Bir 12 Eylül romanı: Elma ve Bıçak
“Kaçak Yürek” isimli modern bir hikaye üzerine kurgulanmış romanından sonra, bu kez bir 12 Eylül romanıyla okuyucu karşısında sevgili dostum Adnan Şenel.
“Elma ve Bıçak” isimli romanıyla bizzat yaşadığı 12 Eylül darbesini yatırmış otopsi masasına.
Âşina portreler, âşina acılar, âşina hatıralar, âşina ıstıraplar, çileler, mücadeleler, hayal kırıklıkları, âşina şehirler, âşina mekânlar, âşina ölümleri okuyoruz sahifeler boyunca..
Gâlip Ağabey ve İsmail Şimşek.
Birisi bir adanmışlığın, bir mütevâzılığın, bir diğergamlığın, bir kendini hiçe saymanın, kendinden vazgeçmenin, bir fedakârlığın hikâyesi, Gâlip Ağabey’in hikâyesi...
Diğeri ise Mamak Cezaevi’nde gözlerine çöken bir sarılığın vardığı bir ölümün hikâyesi. Ölüme yaklaşmışken, ölüme ramak kalmışken bile arkadaşlarını düşünen, arkadaşları için endişelenen İsmail Şimşek’in hikâyesi, İsmail’in ölümü...
Bir neslin, vatanını çok sevmekten başkaca suçu olmayan bir neslin dramı aslında “Elma ve Bıçak”.
“Toprak-zindan-sürgün” üçlemesine mahkûm edilen ülkücülerin toprakta, zindanda ve sürgündeki hayatlarından çarpıcı ve etkileyici kesitlerle örülmüş, romanın yazarının bizzat yaşadıklarıyla zenginleştirilmiş akıcı bir uslûp ve ustaca kurgulanmış bir roman “Elma ve Bıçak”.

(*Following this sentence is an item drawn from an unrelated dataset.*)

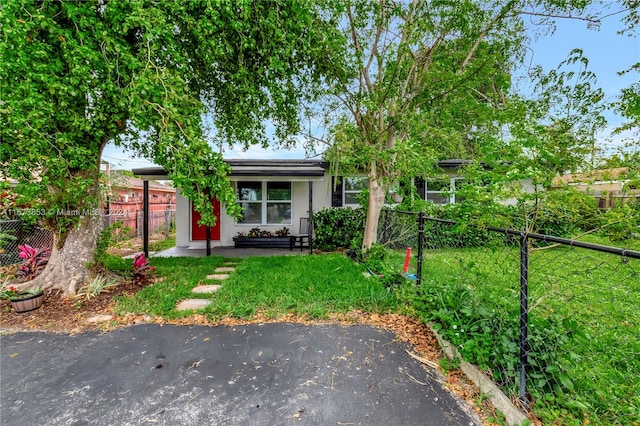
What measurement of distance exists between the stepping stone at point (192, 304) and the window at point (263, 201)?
5.07 metres

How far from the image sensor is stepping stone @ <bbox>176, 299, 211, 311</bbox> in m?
3.84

12 Eylül’e dair oldukça verimsiz olan Ülkücü Hareketin, roman alanında önemli bir açığını kapatıyor, hem konusu hem de kurgusu ve ustalığı bakımından.
Sahici, tanıdık, bildik sahifeler sürüp gidiyor roman boyunca..

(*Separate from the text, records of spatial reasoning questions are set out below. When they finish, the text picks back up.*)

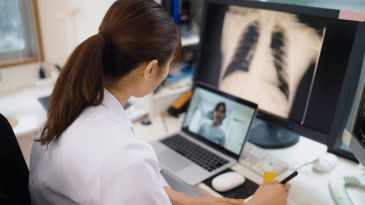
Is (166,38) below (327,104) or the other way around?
the other way around

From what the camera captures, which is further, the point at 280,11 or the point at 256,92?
the point at 256,92

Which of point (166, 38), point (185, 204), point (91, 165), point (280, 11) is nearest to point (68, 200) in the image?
point (91, 165)

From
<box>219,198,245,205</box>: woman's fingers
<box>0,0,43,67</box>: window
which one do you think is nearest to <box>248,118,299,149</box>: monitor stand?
<box>219,198,245,205</box>: woman's fingers

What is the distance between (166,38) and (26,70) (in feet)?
4.92

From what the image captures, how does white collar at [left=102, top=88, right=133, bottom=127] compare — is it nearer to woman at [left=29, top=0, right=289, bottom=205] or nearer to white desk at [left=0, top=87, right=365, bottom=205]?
woman at [left=29, top=0, right=289, bottom=205]

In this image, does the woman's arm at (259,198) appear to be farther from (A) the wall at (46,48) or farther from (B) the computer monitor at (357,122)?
(A) the wall at (46,48)

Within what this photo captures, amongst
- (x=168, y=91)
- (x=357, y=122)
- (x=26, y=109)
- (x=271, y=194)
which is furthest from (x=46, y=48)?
(x=357, y=122)

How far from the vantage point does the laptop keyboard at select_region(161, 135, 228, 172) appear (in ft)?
3.66

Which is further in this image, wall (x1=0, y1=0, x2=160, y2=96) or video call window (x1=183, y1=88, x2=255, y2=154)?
wall (x1=0, y1=0, x2=160, y2=96)

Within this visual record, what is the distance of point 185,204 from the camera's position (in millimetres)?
909

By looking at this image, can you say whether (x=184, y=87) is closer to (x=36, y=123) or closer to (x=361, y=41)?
(x=36, y=123)

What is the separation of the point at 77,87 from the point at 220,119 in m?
0.64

Her Ülkücü okuyucu, romandaki her isim ve her olayla alâkalı olarak hayatının bir bölümünde yer almış bir isim ve hadiseyle râbıta kurabilecek kadar bize dair bir roman “Elma ve Bıçak”.
Okuyucunun, romanın sahifelerinde karşılaştığı her karakter, her ülkücünün iyi tanıdığı bir ismin romandaki karşılığı.

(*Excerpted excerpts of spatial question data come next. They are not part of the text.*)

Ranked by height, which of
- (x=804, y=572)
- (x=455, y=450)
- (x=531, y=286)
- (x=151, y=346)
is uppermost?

12 Eylül ile gereği gibi hesaplaşamayan Ülkücü Hareketin, bir hesaplaşması aynı zamanda “Elma ve Bıçak”.
12 Eylül’ü gereği kadar ve gereği gibi yargılamayan, 12 Eylül ile alâkalı referandumda bile öyle ya da böyle, bir fikir birliği sağlayamayan Ülkücü Hareket adına bir 12 Eylül yargılaması “Elma ve Bıçak”.
Hatıralarla beslenmiş ve zenginleştirilmiş, acının ve trajedinin bir içerinden anlatımı “Elma ve Bıçak”.
Acının, dramın, idamların, ölümlerin ortasında yeşeren naif bir aşk hikâyesinin de romanı “Elma ve Bıçak”.
Televizyon dizilerinde hiçbir objektif kriterin bağlayıcı olmadığı sol tahakkümündeki ülkücü karakterlerin, solun bitmek tükenmez ülkücü düşmanlığı ve önyargılarına bir reddiye aynı zamanda “Elma ve Bıçak”.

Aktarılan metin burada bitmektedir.